I teach at a public university called Towson University, a mile over the Baltimore city line. My students come from all over the state of Maryland, as well as from New York, New Jersey, Pennsylvania, and Delaware. They are racially and ethnically diverse, but they all hail from suburban and rural communities. Why? Why are none of them from the city down the road from campus?
I wondered this in my class the other day as I began another semester teaching a course on urban education. Students take my classes to understand what “urban schools” are like. They come with all kinds of stereotypes and myths about urban schools as chaotic places where students do not care about learning and teachers do not care much about teaching. In my classes, I work to undo these stereotypes and to get them into urban schools to see the complex daily experience of teachers and students in urban schools.
With some exceptions, of course, graduates of urban high schools, like those in Baltimore, tend not to come to Towson. Students who graduate from Baltimore’s schools, for instance, often do not have the requisite SAT scores, college prep courses, or a guidance counselor to guide them through the application process. The school system is underfunded, and has historically under-served its majority African-American population.

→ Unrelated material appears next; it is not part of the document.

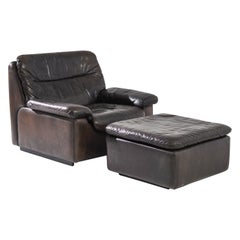 Mid-Century Leather Armchair with Ottoman by De Sede, A Pair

The price tag for a year at Towson is also another obstacle. Students need to pay over $10,000 each semester if they are an in-state resident. That’s over $20,000 per year, a price tag way too hefty for many Baltimore residents, over a quarter of whom live at or or below the poverty line.
Even if all of those obstacles were not in place, it’s not like Towson’s campus has exactly had a reputation for being a welcoming place for people of color. Last year, students occupied the president’s office to demand that the administration pay attention to racism on campus and to act against it. Just five years ago, Towson had a white student union, whose leader was named an extremist by the Southern Poverty Law Center. The new president is trying to change the campus climate, but it has a long way to go before we welcome more graduates of Baltimore’s schools to campus.
While ironic, I will probably continue to teach courses on urban education to students who are unfamiliar with urban spaces on the outskirts of the city.